_Excerpt to read:_

Posts Tagged ‘statistical information’

How to count lines of PHP source code in a directory (recursively)

Saturday, July 14th, 2012

Count PHP and other programming languages lines of source code (source code files count) recursively

Being able to count the number of PHP source code lines for a website is a major statistical information for timely auditting of projects and evaluating real Project Managment costs. It is inevitable process for any software project evaluation to count the number of source lines programmers has written.
In many small and middle sized software and website development companies, it is the system administrator task to provide information or script quickly something to give info on the exact total number of source lines for projects.

Even for personal use out of curiousity it is useful to know how many lines of PHP source code a wordpress or Joomla website (with the plugins) contains.
Anyone willing to count the number of PHP source code lines under one directory level, could do it with:::

serbver:~# cd /var/www/wordpress-website
server:/var/www/wordpress-website:# wc -l *.php
17 index.php
101 wp-activate.php
1612 wp-app.php
12 wp-atom.php
19 wp-blog-header.php
105 wp-comments-post.php
12 wp-commentsrss2.php
90 wp-config-sample.php
85 wp-config.php
104 wp-cron.php
12 wp-feed.php
58 wp-links-opml.php
59 wp-load.php
694 wp-login.php
236 wp-mail.php
17 wp-pass.php
12 wp-rdf.php
15 wp-register.php
12 wp-rss.php
12 wp-rss2.php
326 wp-settings.php
451 wp-signup.php
110 wp-trackback.php
109 xmlrpc.php
4280 total

This will count and show statistics, for each and every PHP source file within wordpress-website (non-recursively), to get only information about the total number of PHP source code lines within the directory, one could grep it, e.g.:::

server:/var/www/wordpress-website:# wc -l *.php |grep -i '\stotal$'
4280 total

The command grep -i '\stotal$' has \s in beginning and $ at the end of total keyword in order to omit erroneously matching PHP source code file names which contain total in file name; for example total.php …. total_blabla.php …. blabla_total_bla.php etc. etc.

The \s grep regular expression meaning is "put empty space", "$" is placed at the end of tital to indicate to regexp grep only for words ending in string total.

_Supplied material:_

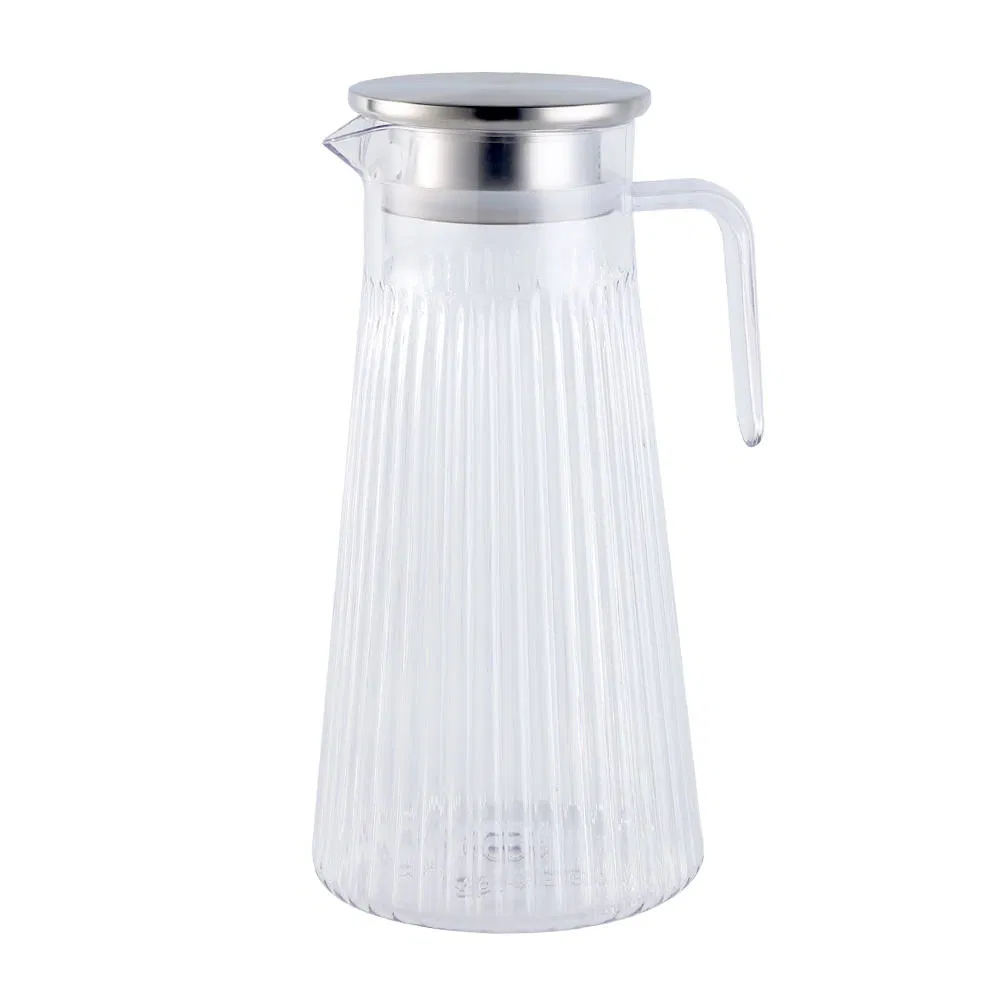 Acrylic Juice Pot - Modern Tea & Fruit Infusion Water Pitcher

_What you will do:_
[1] Print the part of the PHP line-count post between "server:/var/www/wordpress-website:# wc -l *.php |grep" and "in string total.", inclusive.
[2] In the PHP line-count post, what total number of lines does the wc command report for the PHP files in the wordpress-website directory?
The listing is not needed for anything here.

_Responses to the exercise:_
[1]
server:/var/www/wordpress-website:# wc -l *.php |grep -i '\stotal$'
4280 total

The command grep -i '\stotal$' has \s in beginning and $ at the end of total keyword in order to omit erroneously matching PHP source code file names which contain total in file name; for example total.php …. total_blabla.php …. blabla_total_bla.php etc. etc.

The \s grep regular expression meaning is "put empty space", "$" is placed at the end of tital to indicate to regexp grep only for words ending in string total.

[2] 4280 lines.